Speaking to Bloomberg on condition of anonymity, NATO officials said the US will become home to a command center focused on maritime security in the Atlantic.
Defense News, also citing officials, said the headquarters will be a national office run by Americans until activated by NATO in a time of crisis. At which point, the command would be under the control of NATO’s supreme commander.
The official cited by Defense News hinted that the new US headquarters would be “not far” from the location of the old Supreme Allied Commander Atlantic office, suggesting that Norfolk, Virginia, is a likely location.
However, the day-to-day operations for maritime security will continue to be run from the Allied Maritime Command (MARCOM) in Northwood, UK, according to Defense News.

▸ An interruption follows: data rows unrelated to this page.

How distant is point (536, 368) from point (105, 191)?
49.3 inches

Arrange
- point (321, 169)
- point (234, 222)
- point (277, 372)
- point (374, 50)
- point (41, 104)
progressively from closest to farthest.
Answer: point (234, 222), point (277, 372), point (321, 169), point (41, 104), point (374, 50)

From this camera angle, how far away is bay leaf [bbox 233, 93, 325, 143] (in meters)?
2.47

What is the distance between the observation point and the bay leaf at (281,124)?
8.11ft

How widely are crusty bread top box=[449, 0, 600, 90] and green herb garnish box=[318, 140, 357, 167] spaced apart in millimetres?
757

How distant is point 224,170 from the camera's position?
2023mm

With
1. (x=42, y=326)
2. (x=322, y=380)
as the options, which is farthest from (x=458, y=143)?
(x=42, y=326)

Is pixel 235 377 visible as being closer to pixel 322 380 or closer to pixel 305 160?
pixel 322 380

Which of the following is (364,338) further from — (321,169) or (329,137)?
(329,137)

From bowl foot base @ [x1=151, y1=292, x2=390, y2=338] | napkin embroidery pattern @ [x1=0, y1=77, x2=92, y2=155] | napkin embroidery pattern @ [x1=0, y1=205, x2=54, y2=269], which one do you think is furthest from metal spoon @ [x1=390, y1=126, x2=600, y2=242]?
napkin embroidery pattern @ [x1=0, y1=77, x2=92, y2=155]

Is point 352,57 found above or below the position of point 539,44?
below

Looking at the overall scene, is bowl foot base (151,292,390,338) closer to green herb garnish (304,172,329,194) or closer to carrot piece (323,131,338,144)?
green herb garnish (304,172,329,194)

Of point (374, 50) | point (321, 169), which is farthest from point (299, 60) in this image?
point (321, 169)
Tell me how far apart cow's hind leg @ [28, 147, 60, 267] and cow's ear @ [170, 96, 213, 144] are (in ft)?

The site in Germany, meanwhile, will be responsible for troop movements in Europe. That command center would reportedly focus on logistics and ensuring NATO forces are capable of deploying quickly in case of an incursion from Russia.
If the Russian fear is indeed true, it’s not exactly surprising. NATO has long been flexing its muscles near Russia’s borders, conducting drills in and around the Black Sea in Ukraine last year.
In addition, some 5,300 troops from 10 NATO countries also staged ‘Iron Wolf’ drills in Lithuania in July, aiming to counter the so-called “Russian threat.” Part of the exercise took place on a patch of land in the Suwalki Gap, which borders the Russian exclave of Kaliningrad.
The move is part of NATO’s November decision to increase the number of military headquarters run by the alliance from seven to nine. The plan is due to be discussed by NATO defense ministers during meetings in Brussels on February 14-15.
The news is significant, as it follows years of cutbacks and represents the first time the alliance has upgraded its command structure since the end of the Cold War.
NATO’s seven headquarters currently have 6,800 personnel, compared with 22,000 personnel in 33 headquarters at the end of the Cold War. The most recent cutbacks occurred in 2010 and 2011, when the number of headquarters was reduced from 13 to seven, and the number of personnel was decreased from 13,800.
The alliance has yet to publicly announce the locations of the two new command centers. However, NATO Secretary-General Jens Stoltenberg confirmed on Wednesday that the alliance would be establishing a new joint force command for the Atlantic, which would be aimed at protecting sea lines of communication between North America and Europe. He also confirmed it would be establishing a command for logistics, reinforcement and military mobility.
On Tuesday, Stoltenberg and US envoy Kay Bailey Hutchison told reporters that it was too early to comment. He said the decisions would come “later on this year,” while Hutchinson hinted that they would be made in June.
“I have learned you can’t get ahead of the committee structure in NATO,” Hutchison said. “Hopefully in June we’ll have an answer.”